Minggu, 05 September 2010

judulnya?

Ketika membaca novel Negeri 5 Menara, aku terhenti pada halaman dimana syair taubat Abu Nawas yang tertulis rapi dalam dua lembar salah satu bab novel ini. Memang sebelumnya aku sudah sering melantunkan syair ini. Namun baru kali ini hati terhenyak merasakan betapa dalam makna syair gubahan Si Abu Nawas yang lebih kita kenal sebagai “penghibur” Sultan Harun Arrasyid.

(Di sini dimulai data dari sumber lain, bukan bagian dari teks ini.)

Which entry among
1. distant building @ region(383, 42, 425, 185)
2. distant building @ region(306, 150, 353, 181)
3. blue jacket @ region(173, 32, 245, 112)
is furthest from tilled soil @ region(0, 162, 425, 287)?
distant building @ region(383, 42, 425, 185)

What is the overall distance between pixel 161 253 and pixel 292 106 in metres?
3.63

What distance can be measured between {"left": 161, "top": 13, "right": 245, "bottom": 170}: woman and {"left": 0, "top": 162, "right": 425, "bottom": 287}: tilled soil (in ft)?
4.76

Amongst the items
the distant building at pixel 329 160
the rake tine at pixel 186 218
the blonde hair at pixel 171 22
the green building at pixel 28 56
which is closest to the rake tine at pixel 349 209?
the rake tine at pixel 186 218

Ilahi lastu lilfirdausi ahla,
Walaa aqwa ‘ala naaril jahiimi
Fahabli taubatan waghfir dzunubi,
Fainnaka ghafirudz-dzanbil ‘adzimi..
Dzunubi mitslu a’daadir-rimali,
Fahabli taubatan ya Dzal Jalaali,
Wa ‘umri naqishu fi kulli yaumi,
Wa dzanbi zaaidun kaifahtimali,
Ilahi ‘abdukal ‘aashi ataak,
Muqirron bi dzunubi Wa qad di’aaka
Fain taghfir fa anta lidzaka ahlun,
Wain tadrud faman narju siwaaka
Yang artinya kurang lebih seperti ini :
Wahai Tuhanku…aku sebetulnya tak layak masuk surgaMu,
Tapi…aku juga tak sanggup menahan amuk nerakaMu,
Karena itu mohon terima taubatku ampunkan dosaku,
Sesungguhnya Engkaulah maha pengampun dosa-dosa besar
Dosa-dosaku bagaikan bilangan butir pasir
Maka berilah ampunan oh Tuhanku yang Maha Agung
Setiap hari umurku terus berkurang
Sedangkan dosaku terus menggunung,
Bagaimana aku menanggungkannya
Wahai Tuhan,hambamu yang pendosa ini
Datang bersimpuh kehadapanMu
Mengakui segala dosaku
Mengadu dan memohon kepadaMu
Kalau Engkau ampuni itu karena Engkau sajalah
Yang bisa mengampun
Tapi kalau tolak, kepada siapa lagi kami mohon ampun
Selain kepada Mu?
Tak bermaksud apa-apa hanya hamba yang dhaif ini ingat akan pesan dari Al-Quran surat Al-‘Ashr yang menasihatkan kita untuk saling mengingatkan dalam hal kebenaran dan kesabaran. Wallohu a’lam.